END OF LIFE CHOICES - 05/07/2016 Main Image

05 July 2016

It was a rare privilege for me to be part of this inquiry. I join the committee chair in thanking the members of the committee for working together. There were no party politics; it was a truly bipartisan approach, and I think the report is great work from the committee. I also want to thank the secretariat, led by Lilian Topic, for the wonderful job it has done. I want to borrow some passages from the report:

The will to live is a strong psychological force within all humans, to fight for survival - particularly in the face of hardship or illness. The committee heard many times during this inquiry about just how passionately people wish to live notwithstanding age and illness.

However death is not an event that can be avoided, and every one of us would like to die well when the time comes.

The report deals with three broad themes: the role and provision of palliative care, the need for advance care planning and legalisation of assisted dying.

When the inquiry started I had one view in relation to this subject - I was in the 'No' camp. I was in the camp of, 'No, we don't need to look at euthanasia or assisted dying in this state'. That was my view. But then on the evidence and from hearing the arguments of various people, and great people - we heard from a lot of individuals in the state of Victoria and a lot of professionals and organisations, and we also visited various jurisdictions around the world - my view was actually changed. My view now is that I support the majority report on the inquiry to provide Victorians with selfdetermination. If a patient at the end of his or her life - and we are talking about the end of their life - wants to make the decision themself to end their life on their own terms, I think they should be given that right.

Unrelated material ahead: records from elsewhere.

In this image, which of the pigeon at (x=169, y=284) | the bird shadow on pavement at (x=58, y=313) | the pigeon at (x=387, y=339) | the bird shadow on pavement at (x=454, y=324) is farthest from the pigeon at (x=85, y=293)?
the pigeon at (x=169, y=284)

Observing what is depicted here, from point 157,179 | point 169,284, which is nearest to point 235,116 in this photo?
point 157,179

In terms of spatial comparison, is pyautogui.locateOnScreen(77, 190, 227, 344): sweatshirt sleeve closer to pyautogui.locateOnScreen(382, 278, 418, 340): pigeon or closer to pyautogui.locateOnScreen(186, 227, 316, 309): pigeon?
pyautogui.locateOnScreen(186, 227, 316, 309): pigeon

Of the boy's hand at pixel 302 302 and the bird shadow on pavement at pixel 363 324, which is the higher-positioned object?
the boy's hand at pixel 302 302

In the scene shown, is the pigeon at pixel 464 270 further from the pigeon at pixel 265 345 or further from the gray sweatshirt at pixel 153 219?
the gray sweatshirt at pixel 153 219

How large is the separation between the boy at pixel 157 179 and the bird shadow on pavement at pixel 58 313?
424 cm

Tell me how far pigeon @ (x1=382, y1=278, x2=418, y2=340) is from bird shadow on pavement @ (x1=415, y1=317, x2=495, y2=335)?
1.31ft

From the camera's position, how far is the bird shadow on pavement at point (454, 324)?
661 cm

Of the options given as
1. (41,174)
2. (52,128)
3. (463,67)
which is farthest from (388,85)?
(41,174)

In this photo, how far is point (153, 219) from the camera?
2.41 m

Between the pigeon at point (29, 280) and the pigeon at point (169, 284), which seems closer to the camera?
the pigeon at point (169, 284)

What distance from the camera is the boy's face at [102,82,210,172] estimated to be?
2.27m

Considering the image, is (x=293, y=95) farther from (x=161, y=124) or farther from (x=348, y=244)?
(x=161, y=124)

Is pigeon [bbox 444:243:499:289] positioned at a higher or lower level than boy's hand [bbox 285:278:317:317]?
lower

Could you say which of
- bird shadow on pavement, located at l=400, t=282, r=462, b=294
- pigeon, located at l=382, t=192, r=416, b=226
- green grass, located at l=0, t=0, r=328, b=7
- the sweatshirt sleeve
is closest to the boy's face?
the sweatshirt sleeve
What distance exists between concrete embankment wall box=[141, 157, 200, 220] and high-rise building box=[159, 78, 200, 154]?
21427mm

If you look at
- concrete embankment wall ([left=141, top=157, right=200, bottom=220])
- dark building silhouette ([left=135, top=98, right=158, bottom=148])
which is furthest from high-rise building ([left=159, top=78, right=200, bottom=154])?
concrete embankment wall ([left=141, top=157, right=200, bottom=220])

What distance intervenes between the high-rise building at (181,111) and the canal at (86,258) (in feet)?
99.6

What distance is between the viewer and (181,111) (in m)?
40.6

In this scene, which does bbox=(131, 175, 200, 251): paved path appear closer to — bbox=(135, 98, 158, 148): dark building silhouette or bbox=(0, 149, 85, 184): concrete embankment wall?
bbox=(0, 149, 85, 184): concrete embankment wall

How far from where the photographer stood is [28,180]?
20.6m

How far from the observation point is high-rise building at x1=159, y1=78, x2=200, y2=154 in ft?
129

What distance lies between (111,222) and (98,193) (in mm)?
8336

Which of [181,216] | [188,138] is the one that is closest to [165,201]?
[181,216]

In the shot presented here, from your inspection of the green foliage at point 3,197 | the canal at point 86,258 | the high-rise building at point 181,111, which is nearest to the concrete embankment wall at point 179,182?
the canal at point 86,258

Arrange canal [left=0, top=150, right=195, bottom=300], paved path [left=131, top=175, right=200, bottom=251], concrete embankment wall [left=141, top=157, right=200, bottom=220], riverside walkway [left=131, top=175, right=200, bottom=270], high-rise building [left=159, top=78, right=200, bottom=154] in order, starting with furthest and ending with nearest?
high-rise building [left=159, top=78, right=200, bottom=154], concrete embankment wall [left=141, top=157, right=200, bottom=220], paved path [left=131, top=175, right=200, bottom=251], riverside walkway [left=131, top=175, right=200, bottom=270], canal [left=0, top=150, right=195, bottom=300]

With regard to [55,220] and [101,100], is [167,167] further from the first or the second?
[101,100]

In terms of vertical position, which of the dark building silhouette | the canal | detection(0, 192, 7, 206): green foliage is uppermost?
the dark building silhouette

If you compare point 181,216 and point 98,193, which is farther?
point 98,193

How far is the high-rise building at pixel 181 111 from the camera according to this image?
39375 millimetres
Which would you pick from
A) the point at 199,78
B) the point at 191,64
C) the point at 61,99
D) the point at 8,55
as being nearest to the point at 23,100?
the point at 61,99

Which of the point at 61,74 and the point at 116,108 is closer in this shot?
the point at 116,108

Do I support euthanasia? My view is still no. I do not believe that, if a person has not got the competency to make their own decision, someone else can make the decision on their behalf. I do not support that position. But certainly when a person is competent and his or her suffering cannot be alleviated and that is the medical opinion of a primary doctor and a secondary doctor and the person clearly wants to make that decision in the last few weeks of their life, I think they should be allowed to have that option. We heard the arguments and the evidence from the Coroners Court, and various coroners turned up to the hearings and gave us evidence. To me, when people take their lives today because they cannot take the pain and they go and use illegal means to do so and there is lots of suffering as a result of it, the proposal by the committee for the government to consider that I think is the right way to alleviate these things.

With palliative care, I think we should be proud that the state of Victoria has an excellent palliative care system that is working really well. In fact Australia is ranked no. 2 in the world. But further work can be done on this, and I am pleased that the Andrews Labor government has started a process to review the current palliative care system in this state with a view to further improving our palliative care system. To introduce any changes to the current laws, we must have a worldclass, firstclass palliative care system. Our aim always has to be to alleviate pain and prolong life. It is not about ending and shortening the lives of our citizens; it is quite the opposite. We want to lengthen their lives, but we want to take the pain away. When we cannot achieve that and an individual wants to choose to end their life, I think that choice should be given to them. Obviously mentally ill patients will not be able to access that, because it is problematic.
It is important that we understand the difference between euthanasia and what is being proposed here. I will finish off by again thanking all the committee members for the work they have done. Whether people were for or against, everyone was quite respectful. I am sure the government will give this report due consideration. I look forward to the government's response in relation to this. I will definitely be advocating that this is the way to go in the state of Victoria. I again want to thank the house for its patience. I commend the report to the house.